As organizations begin to rely on AI systems for more important decisions, experts say companies will need ways to respond quickly if systems behave unexpectedly.

But stopping an AI system isn’t always as simple as shutting down a single application. With intermediaries connected to financial platforms, customer data, internal software and external tools, intervention can require multiple workflows to be stopped simultaneously, according to AI operations experts.

“You need a kill switch,” Bruggeman said. “And you need someone who knows how to use it. The CIO needs to know where the kill switch is, and more than one person needs to know where it is if it goes sideways.”

Experts say better algorithms won’t solve the problem. Preventing failure requires organizations to establish operational controls, oversight mechanisms, and clear decision boundaries around AI systems from the outset.

“People are relying too much on these systems,” said Mitchell Amador, CEO of crowdsourced security platform Immunefi. “They’re insecure by default. And you have to assume that you have to build that into your architecture. If you don’t, you’ll get excited.”

But “most people don’t want to learn that either. They want to present their work to Anthropic or OpenAI and say, ‘Well, they’ll figure it out.'”

Many companies lack operational readiness and often don’t have fully documented workflows, exceptions or decision-making boundaries, Ramos said. “Autonomy forces operational clarity,” he said. “If your exception management lives in people’s heads rather than through documented processes, AI will instantly uncover those gaps.”

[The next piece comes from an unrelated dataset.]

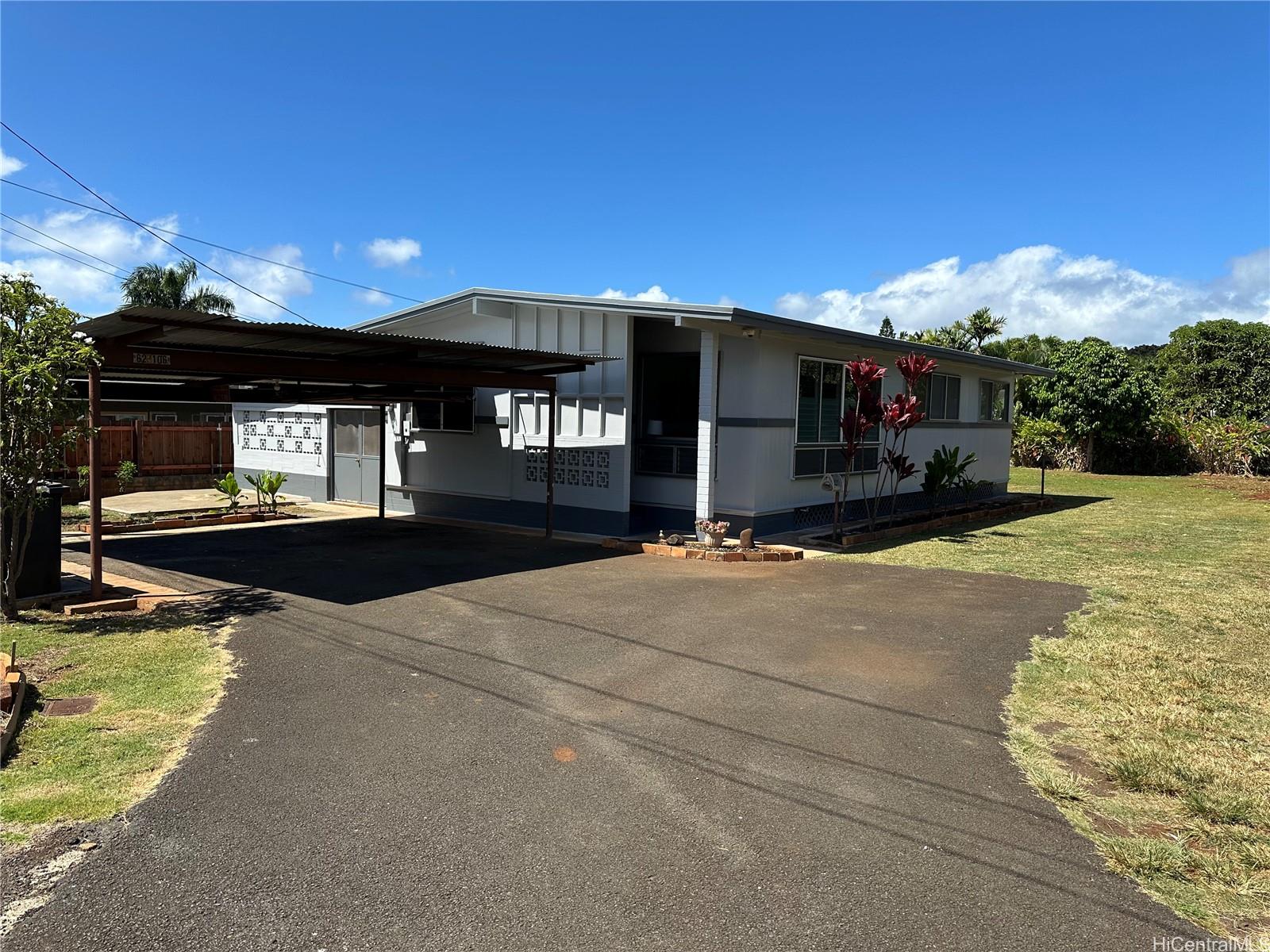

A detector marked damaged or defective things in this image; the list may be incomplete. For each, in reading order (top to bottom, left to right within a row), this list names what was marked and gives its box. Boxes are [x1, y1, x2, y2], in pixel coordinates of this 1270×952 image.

rusty carport post [87, 363, 103, 597]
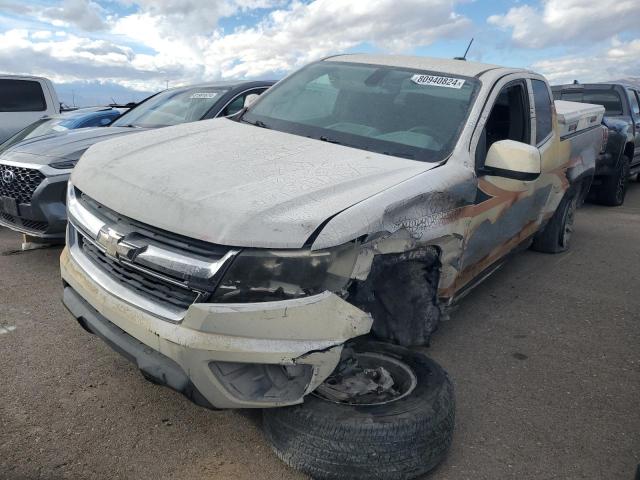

Ramos also said companies often underestimate how much access teams commit to AI systems in the belief that automation is effective, and edge cases that humans intuitively handle are often not hard-coded into systems. He said you have to switch from people in the loop to people in the loop. “While humans in the loop review outputs, humans in the loop audit performance patterns and detect anomalies and system behavior over time, mitigating small errors that can escalate at scale,” he said.

Institutional pressure to move quickly

The speed at which technology spreads across the economy is also among the unknowns.

According to a McKinsey’s 2025 report on the state of artificial intelligence23% of companies say they are already scaling AI agents within their organization, while another 39% are experimenting, but most deployments remain limited to one or two business functions.

This represents the early maturity of enterprise AI, according to Michael Chui, a senior researcher at McKinsey, who said that despite intense interest in autonomous systems, there is a huge gap between “the great potential unlocked in a ‘deception loop’ and the current reality on the ground.”

However, it seems unlikely that companies will slow down.

“It’s almost like a gold rush mentality, a FOMO mentality, where organizations fundamentally believe that if they don’t leverage these technologies, they’re going to have a strategic liability in the market,” Hickman said.

Balancing the speed of deployment with the risk of losing control is a critical issue. “There is pressure among leaders of AI operations to move really quickly,” Ramos said. “But you also have a hard time not damaging the experiments, because that’s how you learn.”

Even as risks increase, expectations for technology continue to rise.

“We know these technologies are faster than any human could be,” Hickman said. “In five, 10 or 15 years, we will get to a place where AI is fundamentally smarter and moves faster than even the smartest humans.”

In the meantime, Ramos says there will be many learning moments. “The next wave will be more disciplined, not less assertive.” He says that the organizations that mature the fastest will be those that do not avoid failure but learn to manage it.